Question on generator.zero_grad() in DCGAN

TL;DR
Accumulate gradient over multiple batches on GANs with low memory.

Hi everybody,
I would like to implement gradient updates over multiple minibatches (as described by @albanD in https://discuss.pytorch.org/t/why-do-we-need-to-set-the-gradients-manually-to-zero-in-pytorch/4903/18) in a GAN.

I would like to call optimizerG.step(), let’s say, only every 4 batches and accumulate gradients for the generator as described in the albanD second example in the answer at the link above.
In DCGAN example https://pytorch.org/tutorials/beginner/dcgan_faces_tutorial.html#training we call for every batch the netG.zero_grad() just before the update of the generator and this prevents the gradient accumulation.

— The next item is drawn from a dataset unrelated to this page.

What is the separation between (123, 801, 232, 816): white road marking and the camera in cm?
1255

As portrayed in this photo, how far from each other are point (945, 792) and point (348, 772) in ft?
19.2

Any way I can deal with it?

Hi,

I am not sure actually how to do that.
Maybe you can do multiple minibatches updating just one network, then a few minibatches updating just the other?

Thank you, had already started in this direction …
I stopped because I wasn’t sure about optimising using data from different batches to first get D(G(fake_z_d)) (and then optimize D) and then optimize G under loss from D(G(fake_z_g)) …

Anyone aware of any “empirical rule” saying one should optimize D and G using z from the same batch?

(I think it shouldn’t matter … LF to post a MWE when and if I get it)